Marcelo Oka livra Flávio Dino e Rodrigo Maia de acusação de uso político da PGE-MA
Política

Marcelo Oka livra Flávio Dino e Rodrigo Maia de acusação de uso político da PGE-MA

Ação popular na Vara de Interesse Difusos e Coletivos foi ofertada pelo advogado Thales de Andrade

O governador Flávio Dino (PSB) e o chefe da PGE (Procuradoria-Geral do Estado), Rodrigo Maia, tiveram julgado improcedente pedido para que fossem condenados ao ressarcimento aos cofres públicos de valores eventualmente gastos com suposta utilização do órgão para fins político-partidários de interesse pessoal do socialista.

A sentença foi proferida nessa segunda-feira (30) pelo juiz Marcelo Elias Matos e Oka, auxiliar da Vara de Interesses Difusos e Coletivos de São Luís.

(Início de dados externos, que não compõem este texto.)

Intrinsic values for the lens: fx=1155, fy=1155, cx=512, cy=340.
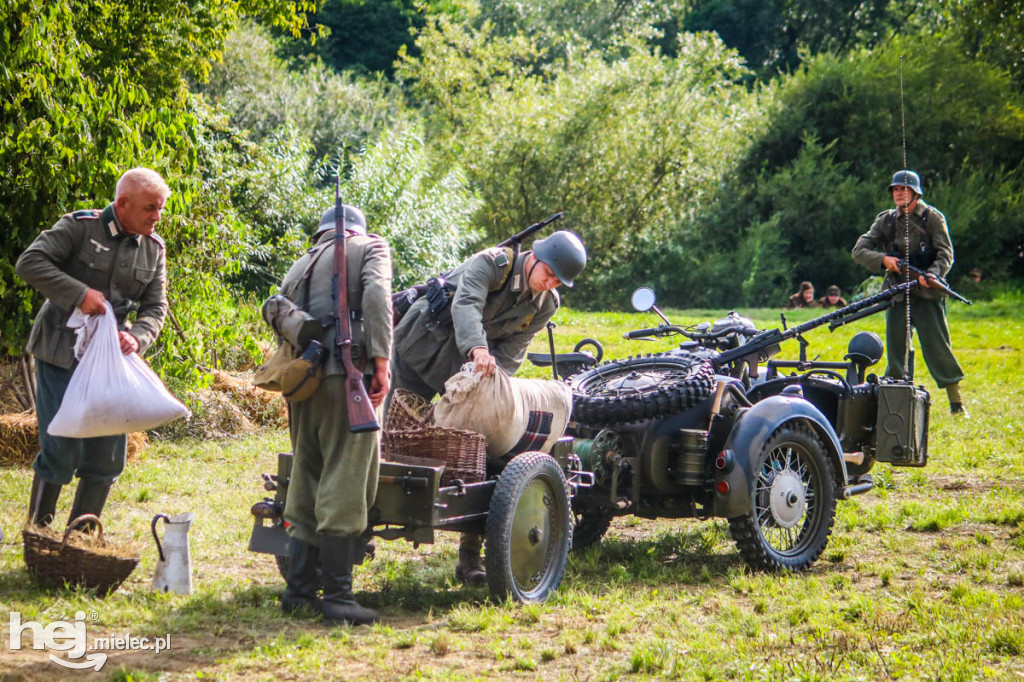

Para julgar o caso improcedente, o magistrado considerou manifestação do Ministério Público maranhense, que apontou em parecer ausência de ato improbo por parte dos acusados, e consequente ausência de conduta ofensiva ao interesse público.

“Não havendo ato lesivo à administração pública, se está diante de situação onde padece de interesse a ação popular, sendo desnecessária a prestação jurisdicional. A ação popular, como já foi dito, deve ser intentada com o fito de TUTELA DO PATRIMÔNIO PÚBLICO, DO MEIO AMBIENTE ou do PATRIMÔNIO HISTÓRICO e fatos ora narrados, somados ao que foi juntado como prova pelo autor, não evidenciam esse tipo de lesão”, afirma a decisão de Oka.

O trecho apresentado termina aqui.